R on the Command Line

Laurie Stevison

Getting Started

If you are using this code with the video, note that some slides have been added post-recording and are not shown. See 4.05.walkthrough.R in the compressed data tarball for the code from the recording.

So far we’ve treated R as separate from linux, but you can execute R from the command line. This is the focus of this tutorial.

Normally we would make an R Notebook, but since we are planning to use this script on the CL, start an RScript in RStudio. We will work with a different subset of the depth data from Activity #1.
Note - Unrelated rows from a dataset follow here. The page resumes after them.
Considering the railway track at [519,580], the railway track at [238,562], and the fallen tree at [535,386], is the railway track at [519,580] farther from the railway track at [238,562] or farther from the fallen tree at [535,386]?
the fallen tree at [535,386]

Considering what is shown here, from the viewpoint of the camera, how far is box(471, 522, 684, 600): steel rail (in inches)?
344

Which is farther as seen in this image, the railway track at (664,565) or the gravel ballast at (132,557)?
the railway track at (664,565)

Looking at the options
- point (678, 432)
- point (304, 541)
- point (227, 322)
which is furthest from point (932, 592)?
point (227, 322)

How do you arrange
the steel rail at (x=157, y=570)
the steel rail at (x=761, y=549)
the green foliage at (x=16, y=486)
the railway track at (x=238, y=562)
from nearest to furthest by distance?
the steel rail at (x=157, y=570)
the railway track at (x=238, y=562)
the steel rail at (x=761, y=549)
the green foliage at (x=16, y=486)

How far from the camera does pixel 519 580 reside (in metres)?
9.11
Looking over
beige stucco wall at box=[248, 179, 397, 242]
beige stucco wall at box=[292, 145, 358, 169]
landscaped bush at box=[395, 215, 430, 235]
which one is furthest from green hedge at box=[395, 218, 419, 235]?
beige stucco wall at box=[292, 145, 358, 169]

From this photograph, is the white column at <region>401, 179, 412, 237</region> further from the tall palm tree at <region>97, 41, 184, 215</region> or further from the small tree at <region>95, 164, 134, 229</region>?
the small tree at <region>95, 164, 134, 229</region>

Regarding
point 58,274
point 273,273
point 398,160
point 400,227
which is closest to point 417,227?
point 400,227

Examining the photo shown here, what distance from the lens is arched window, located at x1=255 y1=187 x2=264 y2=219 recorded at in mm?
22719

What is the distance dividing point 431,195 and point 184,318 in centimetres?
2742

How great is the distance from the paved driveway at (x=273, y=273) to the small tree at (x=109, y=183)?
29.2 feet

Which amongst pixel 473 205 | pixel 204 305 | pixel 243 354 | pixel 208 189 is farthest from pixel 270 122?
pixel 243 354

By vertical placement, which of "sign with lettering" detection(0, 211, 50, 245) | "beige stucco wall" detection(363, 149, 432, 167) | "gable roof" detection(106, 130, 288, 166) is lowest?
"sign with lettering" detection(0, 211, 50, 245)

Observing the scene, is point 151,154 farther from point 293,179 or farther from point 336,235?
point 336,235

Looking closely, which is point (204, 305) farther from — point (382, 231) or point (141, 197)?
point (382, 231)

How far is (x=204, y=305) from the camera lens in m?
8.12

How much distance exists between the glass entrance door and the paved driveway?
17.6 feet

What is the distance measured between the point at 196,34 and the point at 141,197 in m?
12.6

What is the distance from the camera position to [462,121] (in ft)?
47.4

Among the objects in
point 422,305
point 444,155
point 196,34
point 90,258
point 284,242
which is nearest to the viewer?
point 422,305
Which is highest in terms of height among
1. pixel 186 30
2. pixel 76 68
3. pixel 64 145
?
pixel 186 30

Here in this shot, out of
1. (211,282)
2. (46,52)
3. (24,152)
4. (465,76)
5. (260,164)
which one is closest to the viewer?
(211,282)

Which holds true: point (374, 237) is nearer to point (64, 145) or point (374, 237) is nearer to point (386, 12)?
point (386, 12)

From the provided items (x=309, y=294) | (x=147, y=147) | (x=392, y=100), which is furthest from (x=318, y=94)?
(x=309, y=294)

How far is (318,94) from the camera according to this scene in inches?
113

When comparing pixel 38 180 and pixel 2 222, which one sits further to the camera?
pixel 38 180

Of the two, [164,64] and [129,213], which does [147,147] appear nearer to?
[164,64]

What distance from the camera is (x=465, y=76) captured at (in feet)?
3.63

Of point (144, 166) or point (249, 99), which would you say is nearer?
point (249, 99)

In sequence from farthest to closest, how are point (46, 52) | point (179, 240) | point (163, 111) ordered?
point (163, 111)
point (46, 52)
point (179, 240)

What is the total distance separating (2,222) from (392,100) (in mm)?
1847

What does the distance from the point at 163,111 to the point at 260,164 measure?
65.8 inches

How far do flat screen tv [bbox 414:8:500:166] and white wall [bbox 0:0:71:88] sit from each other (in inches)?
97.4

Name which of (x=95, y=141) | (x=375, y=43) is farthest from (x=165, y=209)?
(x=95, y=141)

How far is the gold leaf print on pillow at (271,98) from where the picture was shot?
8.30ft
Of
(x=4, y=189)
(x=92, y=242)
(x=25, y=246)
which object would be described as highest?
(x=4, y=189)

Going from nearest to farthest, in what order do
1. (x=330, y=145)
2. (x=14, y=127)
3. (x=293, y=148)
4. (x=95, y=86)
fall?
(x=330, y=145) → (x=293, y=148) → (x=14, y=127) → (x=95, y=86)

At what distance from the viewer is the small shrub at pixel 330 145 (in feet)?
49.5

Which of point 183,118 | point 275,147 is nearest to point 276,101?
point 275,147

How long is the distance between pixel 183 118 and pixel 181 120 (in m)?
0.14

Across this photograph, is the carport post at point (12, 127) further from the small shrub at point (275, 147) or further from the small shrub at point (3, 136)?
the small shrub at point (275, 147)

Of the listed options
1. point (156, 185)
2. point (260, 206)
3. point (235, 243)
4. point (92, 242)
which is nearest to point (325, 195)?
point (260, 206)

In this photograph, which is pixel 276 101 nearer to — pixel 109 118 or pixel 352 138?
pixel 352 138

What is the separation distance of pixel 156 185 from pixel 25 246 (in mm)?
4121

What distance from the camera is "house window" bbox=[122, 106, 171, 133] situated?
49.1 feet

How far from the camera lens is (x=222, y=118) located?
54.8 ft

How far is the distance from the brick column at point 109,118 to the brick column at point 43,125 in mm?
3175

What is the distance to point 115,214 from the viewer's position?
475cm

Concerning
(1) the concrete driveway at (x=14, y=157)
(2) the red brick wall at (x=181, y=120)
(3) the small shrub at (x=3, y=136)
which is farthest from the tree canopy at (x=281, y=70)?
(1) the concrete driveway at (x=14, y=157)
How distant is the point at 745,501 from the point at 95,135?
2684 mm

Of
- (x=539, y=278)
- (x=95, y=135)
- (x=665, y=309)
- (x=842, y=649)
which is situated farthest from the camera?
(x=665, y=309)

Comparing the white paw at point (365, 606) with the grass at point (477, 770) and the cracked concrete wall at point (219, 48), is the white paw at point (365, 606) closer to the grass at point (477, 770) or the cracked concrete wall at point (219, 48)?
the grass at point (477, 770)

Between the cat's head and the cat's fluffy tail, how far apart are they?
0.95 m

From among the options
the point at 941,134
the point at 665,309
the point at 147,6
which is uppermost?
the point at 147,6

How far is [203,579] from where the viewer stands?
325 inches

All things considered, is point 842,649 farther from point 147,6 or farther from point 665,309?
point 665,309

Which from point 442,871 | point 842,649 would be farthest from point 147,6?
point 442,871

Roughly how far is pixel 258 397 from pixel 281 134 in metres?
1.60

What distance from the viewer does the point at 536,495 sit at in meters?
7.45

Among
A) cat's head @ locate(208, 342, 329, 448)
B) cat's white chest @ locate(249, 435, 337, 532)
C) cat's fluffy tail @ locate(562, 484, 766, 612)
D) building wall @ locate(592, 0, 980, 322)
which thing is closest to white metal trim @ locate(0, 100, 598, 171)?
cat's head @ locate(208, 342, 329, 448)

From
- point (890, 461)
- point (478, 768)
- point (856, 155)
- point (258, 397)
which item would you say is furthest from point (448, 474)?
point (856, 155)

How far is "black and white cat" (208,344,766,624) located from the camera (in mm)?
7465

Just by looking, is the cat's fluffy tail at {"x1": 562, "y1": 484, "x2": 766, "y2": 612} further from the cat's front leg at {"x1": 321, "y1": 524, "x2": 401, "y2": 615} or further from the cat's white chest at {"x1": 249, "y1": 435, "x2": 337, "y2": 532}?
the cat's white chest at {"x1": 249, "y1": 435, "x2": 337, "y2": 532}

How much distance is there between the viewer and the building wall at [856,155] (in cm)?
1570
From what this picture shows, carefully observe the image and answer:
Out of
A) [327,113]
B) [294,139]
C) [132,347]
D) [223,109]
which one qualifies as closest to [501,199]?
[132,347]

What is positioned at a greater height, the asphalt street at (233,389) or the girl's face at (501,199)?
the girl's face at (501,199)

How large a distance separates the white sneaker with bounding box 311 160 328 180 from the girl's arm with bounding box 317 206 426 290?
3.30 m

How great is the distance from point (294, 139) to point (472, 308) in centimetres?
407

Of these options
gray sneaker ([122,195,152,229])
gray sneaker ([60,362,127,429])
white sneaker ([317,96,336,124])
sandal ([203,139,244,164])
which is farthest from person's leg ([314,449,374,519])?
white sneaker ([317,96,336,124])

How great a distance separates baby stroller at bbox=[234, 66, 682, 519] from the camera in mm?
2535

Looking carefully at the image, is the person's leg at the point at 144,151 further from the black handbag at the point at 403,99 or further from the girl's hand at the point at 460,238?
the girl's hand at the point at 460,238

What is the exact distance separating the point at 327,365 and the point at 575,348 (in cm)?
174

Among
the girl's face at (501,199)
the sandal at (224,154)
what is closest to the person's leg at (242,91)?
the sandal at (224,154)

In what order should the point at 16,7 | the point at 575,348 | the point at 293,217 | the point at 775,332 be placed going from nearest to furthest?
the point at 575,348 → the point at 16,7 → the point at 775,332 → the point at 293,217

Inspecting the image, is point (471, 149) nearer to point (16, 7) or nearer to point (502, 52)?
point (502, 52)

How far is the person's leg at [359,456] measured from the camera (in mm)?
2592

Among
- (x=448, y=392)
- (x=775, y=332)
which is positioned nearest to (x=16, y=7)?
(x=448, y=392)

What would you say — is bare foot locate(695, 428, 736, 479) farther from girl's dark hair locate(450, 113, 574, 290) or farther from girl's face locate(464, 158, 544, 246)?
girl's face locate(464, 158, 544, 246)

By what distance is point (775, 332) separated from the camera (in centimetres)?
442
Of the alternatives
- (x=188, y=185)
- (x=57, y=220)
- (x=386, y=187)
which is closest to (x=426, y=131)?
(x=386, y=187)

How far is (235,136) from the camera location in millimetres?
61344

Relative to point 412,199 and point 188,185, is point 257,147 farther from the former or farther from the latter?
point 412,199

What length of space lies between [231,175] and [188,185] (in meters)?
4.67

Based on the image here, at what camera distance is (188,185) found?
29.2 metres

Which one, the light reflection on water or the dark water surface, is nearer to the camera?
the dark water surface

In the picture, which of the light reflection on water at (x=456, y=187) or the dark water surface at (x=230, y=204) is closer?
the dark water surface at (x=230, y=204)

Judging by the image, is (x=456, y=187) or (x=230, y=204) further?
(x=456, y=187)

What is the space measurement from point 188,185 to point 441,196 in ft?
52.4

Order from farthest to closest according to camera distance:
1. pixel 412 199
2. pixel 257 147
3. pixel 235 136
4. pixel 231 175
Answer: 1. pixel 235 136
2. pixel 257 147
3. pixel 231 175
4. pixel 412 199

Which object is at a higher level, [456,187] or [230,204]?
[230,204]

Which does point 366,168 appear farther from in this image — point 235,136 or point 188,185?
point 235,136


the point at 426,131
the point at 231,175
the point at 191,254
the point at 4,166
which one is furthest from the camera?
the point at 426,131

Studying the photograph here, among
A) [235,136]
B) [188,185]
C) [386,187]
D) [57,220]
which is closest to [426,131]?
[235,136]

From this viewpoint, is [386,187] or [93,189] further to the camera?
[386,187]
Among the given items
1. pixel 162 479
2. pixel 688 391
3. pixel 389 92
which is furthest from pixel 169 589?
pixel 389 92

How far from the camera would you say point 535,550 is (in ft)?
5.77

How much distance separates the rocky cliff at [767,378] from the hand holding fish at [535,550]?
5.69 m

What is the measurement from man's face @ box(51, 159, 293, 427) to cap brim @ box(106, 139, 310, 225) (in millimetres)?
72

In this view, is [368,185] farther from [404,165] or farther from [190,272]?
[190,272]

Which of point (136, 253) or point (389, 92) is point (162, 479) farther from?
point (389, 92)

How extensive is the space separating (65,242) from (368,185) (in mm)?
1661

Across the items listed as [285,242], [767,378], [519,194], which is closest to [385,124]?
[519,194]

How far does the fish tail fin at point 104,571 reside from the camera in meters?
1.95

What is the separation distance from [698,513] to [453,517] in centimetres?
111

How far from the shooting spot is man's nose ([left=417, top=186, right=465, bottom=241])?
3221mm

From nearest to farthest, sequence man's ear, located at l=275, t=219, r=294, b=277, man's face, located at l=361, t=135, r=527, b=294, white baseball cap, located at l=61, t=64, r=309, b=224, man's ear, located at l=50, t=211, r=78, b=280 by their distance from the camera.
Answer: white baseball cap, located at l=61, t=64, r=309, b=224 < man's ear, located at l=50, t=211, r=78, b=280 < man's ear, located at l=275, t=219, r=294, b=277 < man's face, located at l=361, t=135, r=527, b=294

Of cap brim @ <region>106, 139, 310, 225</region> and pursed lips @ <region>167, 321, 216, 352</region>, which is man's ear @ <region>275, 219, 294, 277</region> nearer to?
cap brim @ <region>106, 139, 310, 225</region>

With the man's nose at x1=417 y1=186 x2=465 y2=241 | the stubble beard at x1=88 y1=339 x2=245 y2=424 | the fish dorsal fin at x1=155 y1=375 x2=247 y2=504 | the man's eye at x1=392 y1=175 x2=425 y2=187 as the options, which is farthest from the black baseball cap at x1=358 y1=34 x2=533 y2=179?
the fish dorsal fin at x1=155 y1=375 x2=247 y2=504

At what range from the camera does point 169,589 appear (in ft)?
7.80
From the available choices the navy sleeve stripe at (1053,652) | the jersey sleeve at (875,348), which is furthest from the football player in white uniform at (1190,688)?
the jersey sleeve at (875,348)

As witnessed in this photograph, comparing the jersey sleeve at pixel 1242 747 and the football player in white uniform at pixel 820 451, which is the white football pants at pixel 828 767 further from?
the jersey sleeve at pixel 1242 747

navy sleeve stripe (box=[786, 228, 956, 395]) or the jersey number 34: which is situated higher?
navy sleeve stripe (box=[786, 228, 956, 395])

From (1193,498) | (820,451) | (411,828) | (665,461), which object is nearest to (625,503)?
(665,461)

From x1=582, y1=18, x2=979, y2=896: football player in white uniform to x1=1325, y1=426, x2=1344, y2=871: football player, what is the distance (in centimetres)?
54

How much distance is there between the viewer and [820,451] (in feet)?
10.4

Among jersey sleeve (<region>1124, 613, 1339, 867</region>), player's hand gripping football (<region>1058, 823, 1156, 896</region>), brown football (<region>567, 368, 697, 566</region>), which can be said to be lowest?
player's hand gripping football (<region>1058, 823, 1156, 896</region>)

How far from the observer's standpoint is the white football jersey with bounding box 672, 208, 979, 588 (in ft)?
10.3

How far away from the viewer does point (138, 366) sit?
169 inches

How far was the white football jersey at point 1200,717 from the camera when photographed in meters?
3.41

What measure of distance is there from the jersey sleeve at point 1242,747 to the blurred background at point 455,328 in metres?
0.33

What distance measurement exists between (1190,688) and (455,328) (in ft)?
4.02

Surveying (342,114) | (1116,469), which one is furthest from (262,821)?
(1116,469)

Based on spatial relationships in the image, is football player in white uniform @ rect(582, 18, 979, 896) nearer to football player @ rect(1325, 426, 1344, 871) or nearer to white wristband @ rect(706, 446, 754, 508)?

You will also want to copy the data files into this folder to follow along, even if you load our data object.

Set up workspace

You are working within an R Project (check in the top right corner of RStudio - you should see the project name “R_Mini_Course”).
This means that the project directory will also be set as working directory.
You should be saving your R Script in the R Project and using /modules/Module_7/ to point at the current module directory.
Before starting, it may be helpful to have a chunk of code that does the following:
- clear your workspace rm(list=ls())
- load your packages library(<package-name>)
- check your session information sessionInfo()
- list files in your working directory list.files(getwd())

Read in datasets

Let’s use some data from my lab! These are raw data from an experiment where we measured the impact of temperature on meiotic recombination rate.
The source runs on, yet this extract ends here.